TEXT =

* BEGIN *

Siggers was then detained just after the preliminary hearing based on that charge. See Siggers v. State, 342 So.3d 1213, 1215-1216 (Miss. Ct. App. 2022). Eventually, on February 3, 2020, a Grand Jury indicted Siggers on the charge of strangling his stepson (which, once again, established probable cause), and he was arraigned on that charge on February 18, 2020. Doc. 1 at 140 (Indictment); Doc. 1 at 180 (Writ of Habeas Corpus Ad Prosequendum for February 18, 2020, arraignment). The indictment, like the warrant, is prima facie evidence that probable cause existed to detain Siggers on the T.S. choking charge (evidence that can be rebutted by facts showing “fraud or other improprieties in [Siggers'] prosecution.”) Gatheright v. Clark, 680 Fed.Appx. 297, 301 (5th Cir. 2017).

As set forth previously, Siggers believes that his detention after the August 3, 2019, preliminary hearing was based on the July 18, 2019, aggravated domestic violence charge. The court will assume, without deciding, that Siggers is correct. Again, the basis for his post-hearing detention does not affect the court's decision on the matter.

* END *

DATA SUPPLIED =

* BEGIN *

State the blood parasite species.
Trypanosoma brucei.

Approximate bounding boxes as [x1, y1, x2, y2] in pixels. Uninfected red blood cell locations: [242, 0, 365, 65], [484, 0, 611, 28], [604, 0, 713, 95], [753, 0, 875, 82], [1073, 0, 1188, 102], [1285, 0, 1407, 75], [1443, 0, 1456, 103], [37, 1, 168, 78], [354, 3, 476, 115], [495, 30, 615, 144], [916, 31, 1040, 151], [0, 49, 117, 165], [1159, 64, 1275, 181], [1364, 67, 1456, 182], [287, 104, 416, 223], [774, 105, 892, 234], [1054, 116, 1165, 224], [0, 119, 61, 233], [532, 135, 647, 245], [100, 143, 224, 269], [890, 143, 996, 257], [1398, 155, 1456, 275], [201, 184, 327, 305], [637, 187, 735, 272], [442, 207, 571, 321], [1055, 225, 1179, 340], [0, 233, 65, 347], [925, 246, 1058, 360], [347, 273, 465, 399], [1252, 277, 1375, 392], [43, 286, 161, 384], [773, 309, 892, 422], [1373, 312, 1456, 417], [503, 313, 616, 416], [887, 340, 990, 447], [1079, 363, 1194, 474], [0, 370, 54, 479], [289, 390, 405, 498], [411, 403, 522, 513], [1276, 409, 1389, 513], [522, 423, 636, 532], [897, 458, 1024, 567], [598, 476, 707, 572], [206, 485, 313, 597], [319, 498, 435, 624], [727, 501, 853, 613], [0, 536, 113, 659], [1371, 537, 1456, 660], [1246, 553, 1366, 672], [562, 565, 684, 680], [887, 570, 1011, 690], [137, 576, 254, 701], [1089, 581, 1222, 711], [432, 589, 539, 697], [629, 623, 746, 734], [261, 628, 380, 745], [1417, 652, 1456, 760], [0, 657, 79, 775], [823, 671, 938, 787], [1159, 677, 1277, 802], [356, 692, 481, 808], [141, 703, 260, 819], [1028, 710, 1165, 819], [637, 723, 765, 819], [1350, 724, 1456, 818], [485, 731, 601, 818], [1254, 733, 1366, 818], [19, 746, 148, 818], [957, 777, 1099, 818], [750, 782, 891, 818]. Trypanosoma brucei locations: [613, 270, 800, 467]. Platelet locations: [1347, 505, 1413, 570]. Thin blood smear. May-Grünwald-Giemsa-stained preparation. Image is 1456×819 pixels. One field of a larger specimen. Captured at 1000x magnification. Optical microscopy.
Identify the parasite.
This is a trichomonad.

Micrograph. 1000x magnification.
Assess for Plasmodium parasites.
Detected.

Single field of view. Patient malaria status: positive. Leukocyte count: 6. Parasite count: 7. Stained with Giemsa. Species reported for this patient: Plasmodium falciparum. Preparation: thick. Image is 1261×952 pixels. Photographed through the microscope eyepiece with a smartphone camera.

* END *

GOAL =
According to the court text, on what date did a Grand Jury indict Siggers on the charge of strangling his stepson?

CORRECT RESULT =
February 3, 2020